- **EXCERPT TO READ**
_____

With about 86% of financial transactions now done electronically, a percentage that's growing, pennies have become akin to noise in many cash transactions. Given that a cent in 1857 has the equivalent buying power of 37 cents today, the value of a penny has become negligible.
As the U.S. Treasury phases out the use of the penny, it’s creating a host of challenges for businesses and consumers that could cost all of us a good chunk of change.
The loudest and perhaps most worthy argument in favor of keeping the penny is that those with the lowest income almost exclusively rely on cash. So they would be negatively impacted with the elimination of pennies.
But stopping the production of pennies does not mean they will instantaneously cease to exist. In Canada, pennies remain legal tender and can be exchanged at any financial institution. Moreover, the nickel has effectively replaced their smallest unit of coin circulation, with rounding up or down used to determine cash prices.
Yet why stop with pennies? The cost of producing nickels was 13.8 cents last year. For cost savings, eliminating nickels should be considered, leaving the 10-cent dime as the smallest coin produced. This would be equivalent to moving the decimal place over by one space in cash transactions, making a dime the de facto new penny.
Consumers would bear a small cost, estimated by the Federal Reserve to be $6 million annually for pennies and $56 million annually for nickels, mostly due to skewed price rounding. No longer producing pennies and nickels also would yield savings to the U.S. Mint far above $100 million annually, a positive return on investment.
Given that the U.S. population is over 340 million, the resulting consumer costs translate into two cents and 17 cents per person annually, respectively.

_____

- **SUPPLIED MATERIAL**
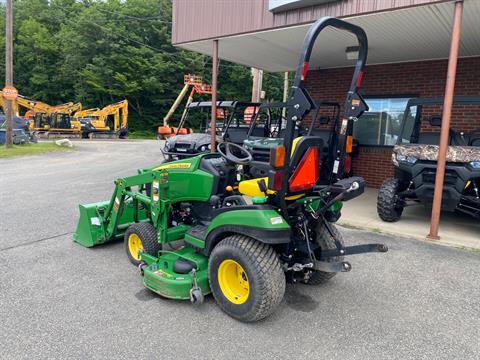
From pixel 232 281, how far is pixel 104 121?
93.3 feet

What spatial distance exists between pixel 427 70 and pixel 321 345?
8060 mm

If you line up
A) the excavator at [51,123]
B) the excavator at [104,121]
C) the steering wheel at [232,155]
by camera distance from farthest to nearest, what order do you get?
the excavator at [104,121]
the excavator at [51,123]
the steering wheel at [232,155]

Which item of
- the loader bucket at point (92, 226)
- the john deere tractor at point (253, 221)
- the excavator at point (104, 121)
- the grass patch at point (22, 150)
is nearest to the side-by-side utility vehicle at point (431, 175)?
the john deere tractor at point (253, 221)

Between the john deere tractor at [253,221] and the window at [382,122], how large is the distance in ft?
21.9

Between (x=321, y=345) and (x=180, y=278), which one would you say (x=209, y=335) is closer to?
(x=180, y=278)

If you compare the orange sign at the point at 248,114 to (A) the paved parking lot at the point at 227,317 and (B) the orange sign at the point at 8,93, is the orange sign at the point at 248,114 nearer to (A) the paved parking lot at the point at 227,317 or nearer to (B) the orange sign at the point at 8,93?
(A) the paved parking lot at the point at 227,317

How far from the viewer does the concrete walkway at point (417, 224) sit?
5.75 metres

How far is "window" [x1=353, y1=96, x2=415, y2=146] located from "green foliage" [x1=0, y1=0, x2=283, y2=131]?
90.4 ft

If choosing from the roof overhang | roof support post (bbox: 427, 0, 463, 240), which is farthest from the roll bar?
the roof overhang

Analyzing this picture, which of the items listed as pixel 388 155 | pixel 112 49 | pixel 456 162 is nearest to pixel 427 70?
pixel 388 155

_____

- **EXERCISE INSTRUCTIONS**
1. Transcribe the stretch of the passage on the penny from "Consumers would bear" through "return on investment.".
2. Answer these questions from the passage on the penny:
(a) About what percentage of financial transactions are now done electronically?
(b) What did it cost to produce a nickel last year?
(c) What annual consumer cost does the Federal Reserve estimate for eliminating nickels?
3. Summarize the passage on the penny in two sentences.

- **WORKED SOLUTIONS**
1.
Consumers would bear a small cost, estimated by the Federal Reserve to be $6 million annually for pennies and $56 million annually for nickels, mostly due to skewed price rounding. No longer producing pennies and nickels also would yield savings to the U.S. Mint far above $100 million annually, a positive return on investment.

2.
(a) About 86%
(b) 13.8 cents
(c) $56 million

3. As most transactions turn electronic and the penny's value becomes negligible, the U.S. Treasury is phasing out the penny, though critics warn that low-income people who rely on cash would be hurt. Canada's example shows pennies can remain legal tender with cash prices rounded, and dropping nickels as well would cost consumers small amounts estimated by the Federal Reserve while saving the U.S. Mint far above $100 million annually.